#### PROBLEM REQUIREMENTS
Each line of the material below that holds the word "compensates" needs to be copied.

====

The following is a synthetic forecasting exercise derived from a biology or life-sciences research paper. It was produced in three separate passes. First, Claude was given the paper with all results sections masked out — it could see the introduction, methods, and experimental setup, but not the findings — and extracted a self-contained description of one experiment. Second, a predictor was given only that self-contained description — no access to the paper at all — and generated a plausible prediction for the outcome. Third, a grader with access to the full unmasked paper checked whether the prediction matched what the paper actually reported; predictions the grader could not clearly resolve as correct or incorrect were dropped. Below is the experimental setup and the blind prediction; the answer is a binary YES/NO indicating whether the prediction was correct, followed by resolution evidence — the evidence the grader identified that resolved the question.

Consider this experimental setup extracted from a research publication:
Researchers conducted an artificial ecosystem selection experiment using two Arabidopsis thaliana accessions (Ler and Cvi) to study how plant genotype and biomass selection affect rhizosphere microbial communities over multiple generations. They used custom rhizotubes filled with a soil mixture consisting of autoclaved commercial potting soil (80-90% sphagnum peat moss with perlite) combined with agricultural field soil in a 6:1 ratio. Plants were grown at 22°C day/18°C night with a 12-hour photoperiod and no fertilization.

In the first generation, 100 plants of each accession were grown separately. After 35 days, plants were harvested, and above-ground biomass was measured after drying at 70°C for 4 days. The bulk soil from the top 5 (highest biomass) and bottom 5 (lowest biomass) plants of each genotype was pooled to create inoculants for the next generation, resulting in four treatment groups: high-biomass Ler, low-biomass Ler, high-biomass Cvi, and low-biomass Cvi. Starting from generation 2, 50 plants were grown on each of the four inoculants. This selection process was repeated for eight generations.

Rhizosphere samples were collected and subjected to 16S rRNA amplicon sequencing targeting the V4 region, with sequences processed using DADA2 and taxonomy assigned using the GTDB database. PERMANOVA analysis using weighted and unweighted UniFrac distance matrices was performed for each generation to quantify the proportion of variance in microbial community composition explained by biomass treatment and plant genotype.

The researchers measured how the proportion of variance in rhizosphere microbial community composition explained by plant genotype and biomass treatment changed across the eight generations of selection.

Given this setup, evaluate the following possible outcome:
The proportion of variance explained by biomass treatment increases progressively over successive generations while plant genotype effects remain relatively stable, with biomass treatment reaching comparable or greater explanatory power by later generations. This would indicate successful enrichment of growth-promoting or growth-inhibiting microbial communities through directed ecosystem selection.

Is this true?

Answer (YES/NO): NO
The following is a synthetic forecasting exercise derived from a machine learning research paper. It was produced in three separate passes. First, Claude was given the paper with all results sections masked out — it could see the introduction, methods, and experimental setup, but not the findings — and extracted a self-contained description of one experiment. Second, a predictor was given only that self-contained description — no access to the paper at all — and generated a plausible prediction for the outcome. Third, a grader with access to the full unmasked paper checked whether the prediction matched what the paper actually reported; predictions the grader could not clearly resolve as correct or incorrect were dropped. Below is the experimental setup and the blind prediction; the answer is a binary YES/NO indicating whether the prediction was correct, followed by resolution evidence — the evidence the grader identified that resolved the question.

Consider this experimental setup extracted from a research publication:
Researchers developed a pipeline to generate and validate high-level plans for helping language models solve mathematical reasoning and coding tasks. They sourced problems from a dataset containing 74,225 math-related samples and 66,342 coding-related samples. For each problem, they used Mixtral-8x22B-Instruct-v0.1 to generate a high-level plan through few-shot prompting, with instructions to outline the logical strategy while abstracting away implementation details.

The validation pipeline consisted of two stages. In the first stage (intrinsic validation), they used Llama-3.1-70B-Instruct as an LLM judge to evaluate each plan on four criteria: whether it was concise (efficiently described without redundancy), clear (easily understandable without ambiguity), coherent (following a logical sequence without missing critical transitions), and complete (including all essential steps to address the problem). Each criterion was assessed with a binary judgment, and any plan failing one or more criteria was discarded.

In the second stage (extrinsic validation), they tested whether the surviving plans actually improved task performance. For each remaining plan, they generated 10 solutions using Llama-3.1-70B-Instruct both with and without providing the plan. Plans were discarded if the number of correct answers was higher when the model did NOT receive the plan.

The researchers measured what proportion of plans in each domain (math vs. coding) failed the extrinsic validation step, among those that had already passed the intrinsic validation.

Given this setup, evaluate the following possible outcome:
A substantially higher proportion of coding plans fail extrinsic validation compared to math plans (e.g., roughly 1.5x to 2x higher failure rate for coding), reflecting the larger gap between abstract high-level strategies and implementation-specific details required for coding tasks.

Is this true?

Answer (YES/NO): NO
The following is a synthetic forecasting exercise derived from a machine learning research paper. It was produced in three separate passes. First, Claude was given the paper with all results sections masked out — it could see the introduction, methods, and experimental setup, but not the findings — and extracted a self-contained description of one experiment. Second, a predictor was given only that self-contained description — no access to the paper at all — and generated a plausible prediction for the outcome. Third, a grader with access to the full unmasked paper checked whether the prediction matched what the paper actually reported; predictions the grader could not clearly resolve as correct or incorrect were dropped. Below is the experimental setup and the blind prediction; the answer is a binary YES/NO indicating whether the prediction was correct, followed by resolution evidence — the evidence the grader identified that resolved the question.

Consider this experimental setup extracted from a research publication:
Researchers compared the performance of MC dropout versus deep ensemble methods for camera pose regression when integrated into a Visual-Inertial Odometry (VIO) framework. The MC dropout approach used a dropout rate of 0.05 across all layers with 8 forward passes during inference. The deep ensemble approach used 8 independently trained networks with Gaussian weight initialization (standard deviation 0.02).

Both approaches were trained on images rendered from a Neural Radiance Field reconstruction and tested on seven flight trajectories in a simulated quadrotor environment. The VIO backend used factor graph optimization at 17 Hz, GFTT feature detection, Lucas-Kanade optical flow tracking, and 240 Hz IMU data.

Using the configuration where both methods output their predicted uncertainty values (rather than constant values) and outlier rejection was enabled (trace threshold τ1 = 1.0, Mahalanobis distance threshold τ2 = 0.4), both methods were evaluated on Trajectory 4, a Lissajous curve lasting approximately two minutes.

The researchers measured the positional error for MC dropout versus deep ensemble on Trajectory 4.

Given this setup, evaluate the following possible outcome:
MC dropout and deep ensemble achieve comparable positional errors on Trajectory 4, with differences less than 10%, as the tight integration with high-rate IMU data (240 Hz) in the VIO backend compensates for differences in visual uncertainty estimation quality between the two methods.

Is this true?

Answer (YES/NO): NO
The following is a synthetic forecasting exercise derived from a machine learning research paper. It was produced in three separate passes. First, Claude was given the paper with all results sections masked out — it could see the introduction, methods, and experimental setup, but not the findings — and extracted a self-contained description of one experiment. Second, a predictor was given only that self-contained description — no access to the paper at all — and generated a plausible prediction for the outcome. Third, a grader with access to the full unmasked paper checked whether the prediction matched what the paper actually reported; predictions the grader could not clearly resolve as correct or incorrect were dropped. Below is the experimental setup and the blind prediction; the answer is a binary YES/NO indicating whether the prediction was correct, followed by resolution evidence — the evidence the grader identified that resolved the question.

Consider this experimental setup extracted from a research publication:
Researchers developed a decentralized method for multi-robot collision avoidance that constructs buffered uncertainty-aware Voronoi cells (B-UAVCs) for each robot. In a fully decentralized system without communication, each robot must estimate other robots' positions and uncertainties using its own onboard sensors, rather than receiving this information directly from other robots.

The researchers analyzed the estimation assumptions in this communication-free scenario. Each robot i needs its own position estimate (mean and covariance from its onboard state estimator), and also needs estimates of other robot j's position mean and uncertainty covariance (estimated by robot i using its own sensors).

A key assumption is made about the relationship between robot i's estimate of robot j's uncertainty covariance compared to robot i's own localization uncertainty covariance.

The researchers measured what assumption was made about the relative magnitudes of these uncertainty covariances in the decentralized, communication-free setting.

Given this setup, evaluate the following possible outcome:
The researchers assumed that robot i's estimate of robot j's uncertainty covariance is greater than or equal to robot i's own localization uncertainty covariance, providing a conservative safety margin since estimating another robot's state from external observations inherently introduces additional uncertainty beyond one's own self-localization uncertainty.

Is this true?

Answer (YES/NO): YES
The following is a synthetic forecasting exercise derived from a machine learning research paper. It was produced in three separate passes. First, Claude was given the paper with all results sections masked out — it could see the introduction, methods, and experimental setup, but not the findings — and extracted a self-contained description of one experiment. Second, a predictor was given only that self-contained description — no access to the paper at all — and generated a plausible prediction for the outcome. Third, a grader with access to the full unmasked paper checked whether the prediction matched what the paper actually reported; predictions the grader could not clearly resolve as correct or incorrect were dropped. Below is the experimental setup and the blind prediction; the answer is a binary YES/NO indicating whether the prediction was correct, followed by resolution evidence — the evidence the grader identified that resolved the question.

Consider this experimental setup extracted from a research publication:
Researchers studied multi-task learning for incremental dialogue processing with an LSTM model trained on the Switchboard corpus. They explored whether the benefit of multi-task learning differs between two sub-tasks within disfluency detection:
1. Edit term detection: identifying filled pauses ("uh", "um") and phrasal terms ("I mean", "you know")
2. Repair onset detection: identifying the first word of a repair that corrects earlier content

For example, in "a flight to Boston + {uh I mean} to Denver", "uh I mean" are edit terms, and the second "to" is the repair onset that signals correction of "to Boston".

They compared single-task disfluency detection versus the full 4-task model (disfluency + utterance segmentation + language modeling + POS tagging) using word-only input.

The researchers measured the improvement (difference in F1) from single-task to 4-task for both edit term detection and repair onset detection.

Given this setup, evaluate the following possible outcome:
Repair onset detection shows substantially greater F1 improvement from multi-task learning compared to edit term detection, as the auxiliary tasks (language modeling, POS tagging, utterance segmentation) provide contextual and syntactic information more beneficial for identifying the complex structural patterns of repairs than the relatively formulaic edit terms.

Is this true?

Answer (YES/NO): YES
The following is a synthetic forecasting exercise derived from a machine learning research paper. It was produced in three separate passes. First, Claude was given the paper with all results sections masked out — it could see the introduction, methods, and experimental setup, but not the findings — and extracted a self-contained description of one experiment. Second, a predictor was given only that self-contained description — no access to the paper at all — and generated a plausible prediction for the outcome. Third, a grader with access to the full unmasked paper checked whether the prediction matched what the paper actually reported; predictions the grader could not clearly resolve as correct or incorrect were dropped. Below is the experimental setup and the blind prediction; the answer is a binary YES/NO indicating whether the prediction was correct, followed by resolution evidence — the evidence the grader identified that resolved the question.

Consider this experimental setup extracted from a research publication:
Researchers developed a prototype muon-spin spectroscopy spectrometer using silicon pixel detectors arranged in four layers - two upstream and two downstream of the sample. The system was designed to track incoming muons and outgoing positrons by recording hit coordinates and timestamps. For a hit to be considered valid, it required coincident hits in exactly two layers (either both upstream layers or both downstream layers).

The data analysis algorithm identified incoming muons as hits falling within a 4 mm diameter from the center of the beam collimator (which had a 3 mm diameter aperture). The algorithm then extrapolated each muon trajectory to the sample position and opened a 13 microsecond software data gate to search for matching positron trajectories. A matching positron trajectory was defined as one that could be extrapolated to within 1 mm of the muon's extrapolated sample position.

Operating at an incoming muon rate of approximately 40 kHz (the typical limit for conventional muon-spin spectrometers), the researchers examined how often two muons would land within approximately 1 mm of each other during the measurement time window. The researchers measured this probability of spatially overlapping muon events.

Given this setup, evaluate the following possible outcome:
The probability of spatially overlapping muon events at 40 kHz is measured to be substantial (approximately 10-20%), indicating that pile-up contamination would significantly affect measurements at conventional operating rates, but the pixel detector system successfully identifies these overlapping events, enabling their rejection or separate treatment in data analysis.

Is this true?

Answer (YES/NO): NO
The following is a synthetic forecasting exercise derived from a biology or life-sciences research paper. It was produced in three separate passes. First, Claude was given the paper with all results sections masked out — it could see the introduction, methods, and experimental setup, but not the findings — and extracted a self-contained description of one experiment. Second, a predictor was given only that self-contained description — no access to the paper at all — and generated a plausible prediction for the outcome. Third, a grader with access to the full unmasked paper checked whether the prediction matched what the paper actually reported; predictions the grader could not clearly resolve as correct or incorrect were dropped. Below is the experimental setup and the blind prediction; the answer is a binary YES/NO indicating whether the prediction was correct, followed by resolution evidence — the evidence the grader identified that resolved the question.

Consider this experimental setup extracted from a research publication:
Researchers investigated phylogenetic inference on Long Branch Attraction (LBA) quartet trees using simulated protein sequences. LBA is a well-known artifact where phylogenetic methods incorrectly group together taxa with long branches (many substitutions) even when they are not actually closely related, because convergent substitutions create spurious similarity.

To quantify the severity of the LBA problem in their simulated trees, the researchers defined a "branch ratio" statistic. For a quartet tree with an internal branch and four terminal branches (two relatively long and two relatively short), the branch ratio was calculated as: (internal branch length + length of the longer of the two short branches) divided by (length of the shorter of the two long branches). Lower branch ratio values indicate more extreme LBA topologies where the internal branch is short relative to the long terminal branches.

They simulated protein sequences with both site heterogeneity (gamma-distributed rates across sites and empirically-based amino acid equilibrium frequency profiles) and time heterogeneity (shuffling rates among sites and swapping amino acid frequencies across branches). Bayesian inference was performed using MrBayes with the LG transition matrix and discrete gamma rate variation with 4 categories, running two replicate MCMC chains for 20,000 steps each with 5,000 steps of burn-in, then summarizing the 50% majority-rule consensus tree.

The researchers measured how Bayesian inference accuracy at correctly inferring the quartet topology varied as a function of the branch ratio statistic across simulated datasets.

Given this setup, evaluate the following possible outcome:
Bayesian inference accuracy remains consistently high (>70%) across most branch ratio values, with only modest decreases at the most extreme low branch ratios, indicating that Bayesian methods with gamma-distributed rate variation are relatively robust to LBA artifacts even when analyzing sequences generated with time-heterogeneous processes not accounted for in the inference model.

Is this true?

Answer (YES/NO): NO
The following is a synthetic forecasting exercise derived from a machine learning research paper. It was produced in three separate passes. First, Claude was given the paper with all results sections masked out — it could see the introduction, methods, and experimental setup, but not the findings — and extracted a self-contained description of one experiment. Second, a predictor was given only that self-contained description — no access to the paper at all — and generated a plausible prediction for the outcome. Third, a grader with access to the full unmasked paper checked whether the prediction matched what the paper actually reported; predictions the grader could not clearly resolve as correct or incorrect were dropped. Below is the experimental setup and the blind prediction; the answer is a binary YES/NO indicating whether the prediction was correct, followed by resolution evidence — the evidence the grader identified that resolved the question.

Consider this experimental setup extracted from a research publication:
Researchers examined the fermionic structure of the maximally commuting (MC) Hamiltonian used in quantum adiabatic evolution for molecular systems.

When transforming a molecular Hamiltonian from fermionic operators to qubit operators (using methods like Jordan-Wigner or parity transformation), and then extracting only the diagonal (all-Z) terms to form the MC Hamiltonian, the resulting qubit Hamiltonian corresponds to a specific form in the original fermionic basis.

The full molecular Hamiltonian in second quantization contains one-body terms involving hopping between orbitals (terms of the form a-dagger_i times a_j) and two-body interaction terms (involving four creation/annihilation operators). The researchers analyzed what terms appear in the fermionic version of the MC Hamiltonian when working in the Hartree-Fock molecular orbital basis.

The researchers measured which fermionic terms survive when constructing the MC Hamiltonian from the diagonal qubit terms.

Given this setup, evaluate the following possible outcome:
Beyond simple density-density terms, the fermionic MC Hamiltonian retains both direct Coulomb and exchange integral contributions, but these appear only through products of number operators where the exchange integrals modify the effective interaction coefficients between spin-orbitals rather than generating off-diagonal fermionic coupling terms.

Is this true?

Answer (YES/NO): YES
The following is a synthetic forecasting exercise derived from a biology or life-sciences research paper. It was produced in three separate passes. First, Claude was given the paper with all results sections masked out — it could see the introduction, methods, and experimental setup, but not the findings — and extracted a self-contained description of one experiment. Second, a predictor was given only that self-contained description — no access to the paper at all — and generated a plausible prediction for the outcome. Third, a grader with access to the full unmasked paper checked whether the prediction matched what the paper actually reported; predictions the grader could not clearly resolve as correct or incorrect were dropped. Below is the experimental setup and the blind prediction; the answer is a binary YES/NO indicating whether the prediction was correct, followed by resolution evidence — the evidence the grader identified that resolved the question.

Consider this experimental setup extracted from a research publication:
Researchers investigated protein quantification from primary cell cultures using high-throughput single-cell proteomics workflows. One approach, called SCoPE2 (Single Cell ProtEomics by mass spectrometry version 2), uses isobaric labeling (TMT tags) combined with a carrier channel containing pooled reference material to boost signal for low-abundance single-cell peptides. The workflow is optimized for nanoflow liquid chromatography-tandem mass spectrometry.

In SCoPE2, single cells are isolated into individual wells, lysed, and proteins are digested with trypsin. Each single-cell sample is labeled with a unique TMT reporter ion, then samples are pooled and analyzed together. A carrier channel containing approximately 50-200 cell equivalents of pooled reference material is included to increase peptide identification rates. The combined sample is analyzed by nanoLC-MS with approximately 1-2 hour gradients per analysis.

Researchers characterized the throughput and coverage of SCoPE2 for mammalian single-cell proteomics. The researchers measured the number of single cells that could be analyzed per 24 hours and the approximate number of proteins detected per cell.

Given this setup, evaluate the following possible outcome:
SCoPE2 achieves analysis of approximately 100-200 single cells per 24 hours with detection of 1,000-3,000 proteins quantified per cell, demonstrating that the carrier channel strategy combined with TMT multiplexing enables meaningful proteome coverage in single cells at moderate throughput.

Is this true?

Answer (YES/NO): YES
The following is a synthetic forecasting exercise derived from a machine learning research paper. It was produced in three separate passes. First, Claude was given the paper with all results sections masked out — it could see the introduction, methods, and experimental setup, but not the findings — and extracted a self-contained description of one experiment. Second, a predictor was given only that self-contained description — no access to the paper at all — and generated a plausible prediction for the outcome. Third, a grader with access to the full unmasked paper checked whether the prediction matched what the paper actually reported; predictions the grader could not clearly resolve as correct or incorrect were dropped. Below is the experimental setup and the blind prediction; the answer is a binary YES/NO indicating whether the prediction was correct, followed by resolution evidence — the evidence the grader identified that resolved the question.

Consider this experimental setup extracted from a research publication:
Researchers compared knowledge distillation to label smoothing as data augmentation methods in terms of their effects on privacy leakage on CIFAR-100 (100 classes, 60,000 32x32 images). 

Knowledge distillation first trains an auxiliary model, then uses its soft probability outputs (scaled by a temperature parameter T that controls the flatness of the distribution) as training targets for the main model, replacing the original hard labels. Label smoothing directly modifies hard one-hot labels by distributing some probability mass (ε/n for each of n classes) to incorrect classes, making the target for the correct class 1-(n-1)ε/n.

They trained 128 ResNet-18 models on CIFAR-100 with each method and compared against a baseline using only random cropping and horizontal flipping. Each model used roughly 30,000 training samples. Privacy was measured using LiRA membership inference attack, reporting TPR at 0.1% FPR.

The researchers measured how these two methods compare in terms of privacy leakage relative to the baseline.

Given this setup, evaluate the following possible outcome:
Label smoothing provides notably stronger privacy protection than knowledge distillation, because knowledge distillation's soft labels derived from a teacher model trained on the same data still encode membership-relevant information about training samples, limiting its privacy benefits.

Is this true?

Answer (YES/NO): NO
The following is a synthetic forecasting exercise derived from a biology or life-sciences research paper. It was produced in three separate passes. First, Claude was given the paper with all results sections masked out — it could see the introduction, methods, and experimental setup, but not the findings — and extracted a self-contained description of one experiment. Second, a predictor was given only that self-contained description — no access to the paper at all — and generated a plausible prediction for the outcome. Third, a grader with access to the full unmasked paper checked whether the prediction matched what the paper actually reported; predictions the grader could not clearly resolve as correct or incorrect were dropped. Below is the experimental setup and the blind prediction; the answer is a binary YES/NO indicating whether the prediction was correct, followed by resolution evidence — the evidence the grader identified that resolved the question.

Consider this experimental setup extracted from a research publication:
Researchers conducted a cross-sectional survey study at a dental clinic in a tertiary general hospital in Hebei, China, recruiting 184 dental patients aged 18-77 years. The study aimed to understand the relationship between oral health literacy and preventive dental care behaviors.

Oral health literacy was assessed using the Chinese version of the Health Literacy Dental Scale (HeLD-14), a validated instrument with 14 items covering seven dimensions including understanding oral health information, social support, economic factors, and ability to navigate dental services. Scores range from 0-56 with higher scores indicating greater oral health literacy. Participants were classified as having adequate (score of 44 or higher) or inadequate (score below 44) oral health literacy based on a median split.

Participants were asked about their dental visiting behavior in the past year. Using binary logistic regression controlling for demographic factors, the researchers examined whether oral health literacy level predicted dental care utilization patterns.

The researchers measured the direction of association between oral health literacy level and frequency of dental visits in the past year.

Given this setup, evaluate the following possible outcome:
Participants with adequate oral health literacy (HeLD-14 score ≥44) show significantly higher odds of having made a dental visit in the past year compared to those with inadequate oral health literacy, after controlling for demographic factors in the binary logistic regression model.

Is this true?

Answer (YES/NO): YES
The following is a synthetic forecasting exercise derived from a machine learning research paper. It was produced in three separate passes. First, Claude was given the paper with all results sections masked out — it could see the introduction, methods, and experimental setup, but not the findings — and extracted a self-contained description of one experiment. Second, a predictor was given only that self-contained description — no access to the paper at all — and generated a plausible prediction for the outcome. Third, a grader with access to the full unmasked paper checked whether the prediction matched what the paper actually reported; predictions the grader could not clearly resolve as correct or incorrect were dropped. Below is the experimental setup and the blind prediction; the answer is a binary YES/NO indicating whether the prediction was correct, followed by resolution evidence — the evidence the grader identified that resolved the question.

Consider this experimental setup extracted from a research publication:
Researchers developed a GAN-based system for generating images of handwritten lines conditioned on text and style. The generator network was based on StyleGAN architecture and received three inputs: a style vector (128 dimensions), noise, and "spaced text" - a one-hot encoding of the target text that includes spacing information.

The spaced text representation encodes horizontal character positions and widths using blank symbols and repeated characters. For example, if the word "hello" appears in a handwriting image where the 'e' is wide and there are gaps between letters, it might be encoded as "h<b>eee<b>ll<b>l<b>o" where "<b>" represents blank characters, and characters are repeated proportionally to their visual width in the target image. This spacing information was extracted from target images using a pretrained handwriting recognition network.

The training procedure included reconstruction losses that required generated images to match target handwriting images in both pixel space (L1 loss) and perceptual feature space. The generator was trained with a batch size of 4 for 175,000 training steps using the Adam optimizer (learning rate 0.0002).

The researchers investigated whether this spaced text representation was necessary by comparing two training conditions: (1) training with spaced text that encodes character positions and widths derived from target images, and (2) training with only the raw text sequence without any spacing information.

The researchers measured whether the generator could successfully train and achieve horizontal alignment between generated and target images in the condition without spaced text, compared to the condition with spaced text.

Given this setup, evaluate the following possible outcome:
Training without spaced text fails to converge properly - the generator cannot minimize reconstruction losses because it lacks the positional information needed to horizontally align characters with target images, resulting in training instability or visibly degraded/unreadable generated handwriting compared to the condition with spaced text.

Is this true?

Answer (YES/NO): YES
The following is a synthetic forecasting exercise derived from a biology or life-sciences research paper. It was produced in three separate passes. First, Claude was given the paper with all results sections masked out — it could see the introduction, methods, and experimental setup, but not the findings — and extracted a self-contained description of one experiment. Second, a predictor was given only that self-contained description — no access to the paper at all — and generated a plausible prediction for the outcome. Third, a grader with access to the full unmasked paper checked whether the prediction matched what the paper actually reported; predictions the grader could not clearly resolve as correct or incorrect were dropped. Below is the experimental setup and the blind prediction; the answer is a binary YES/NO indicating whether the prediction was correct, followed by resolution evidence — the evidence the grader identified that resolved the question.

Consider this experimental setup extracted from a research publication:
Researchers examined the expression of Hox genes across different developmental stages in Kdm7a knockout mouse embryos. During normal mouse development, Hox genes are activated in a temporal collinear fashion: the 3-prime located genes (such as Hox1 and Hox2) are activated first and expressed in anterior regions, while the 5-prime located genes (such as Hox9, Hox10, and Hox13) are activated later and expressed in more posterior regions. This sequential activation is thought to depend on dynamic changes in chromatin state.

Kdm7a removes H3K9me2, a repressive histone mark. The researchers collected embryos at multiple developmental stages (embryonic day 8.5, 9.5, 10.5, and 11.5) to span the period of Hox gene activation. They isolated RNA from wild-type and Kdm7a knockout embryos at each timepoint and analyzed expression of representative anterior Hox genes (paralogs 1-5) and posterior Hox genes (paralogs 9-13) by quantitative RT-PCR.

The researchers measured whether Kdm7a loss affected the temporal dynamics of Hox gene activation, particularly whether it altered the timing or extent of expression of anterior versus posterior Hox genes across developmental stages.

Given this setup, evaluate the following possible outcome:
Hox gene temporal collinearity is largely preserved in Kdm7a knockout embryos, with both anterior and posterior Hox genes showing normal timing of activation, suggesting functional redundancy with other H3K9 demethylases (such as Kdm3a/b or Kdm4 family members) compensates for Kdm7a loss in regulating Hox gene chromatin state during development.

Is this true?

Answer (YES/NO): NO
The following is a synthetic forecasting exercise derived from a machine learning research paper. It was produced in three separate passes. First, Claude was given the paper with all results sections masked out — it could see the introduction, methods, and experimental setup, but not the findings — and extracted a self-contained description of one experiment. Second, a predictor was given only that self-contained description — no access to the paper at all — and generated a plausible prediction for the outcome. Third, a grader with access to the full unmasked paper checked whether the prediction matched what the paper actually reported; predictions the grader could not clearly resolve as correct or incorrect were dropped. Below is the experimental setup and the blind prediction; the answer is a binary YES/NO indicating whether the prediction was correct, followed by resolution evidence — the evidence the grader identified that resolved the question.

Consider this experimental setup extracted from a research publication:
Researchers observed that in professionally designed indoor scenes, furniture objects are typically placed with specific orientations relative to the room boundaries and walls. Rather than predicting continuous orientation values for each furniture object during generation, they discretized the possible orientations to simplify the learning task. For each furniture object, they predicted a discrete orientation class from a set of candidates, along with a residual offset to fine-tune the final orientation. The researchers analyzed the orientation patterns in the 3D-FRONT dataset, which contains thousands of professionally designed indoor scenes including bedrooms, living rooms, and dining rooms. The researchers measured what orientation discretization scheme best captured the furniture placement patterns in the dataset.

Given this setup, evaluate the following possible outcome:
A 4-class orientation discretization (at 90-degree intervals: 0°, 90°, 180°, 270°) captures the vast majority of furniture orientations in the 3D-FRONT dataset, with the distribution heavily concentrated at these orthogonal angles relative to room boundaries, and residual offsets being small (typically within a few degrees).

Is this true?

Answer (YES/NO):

====

#### EXERCISE SOLUTION
MC dropout and deep ensemble achieve comparable positional errors on Trajectory 4, with differences less than 10%, as the tight integration with high-rate IMU data (240 Hz) in the VIO backend compensates for differences in visual uncertainty estimation quality between the two methods.
Hox gene temporal collinearity is largely preserved in Kdm7a knockout embryos, with both anterior and posterior Hox genes showing normal timing of activation, suggesting functional redundancy with other H3K9 demethylases (such as Kdm3a/b or Kdm4 family members) compensates for Kdm7a loss in regulating Hox gene chromatin state during development.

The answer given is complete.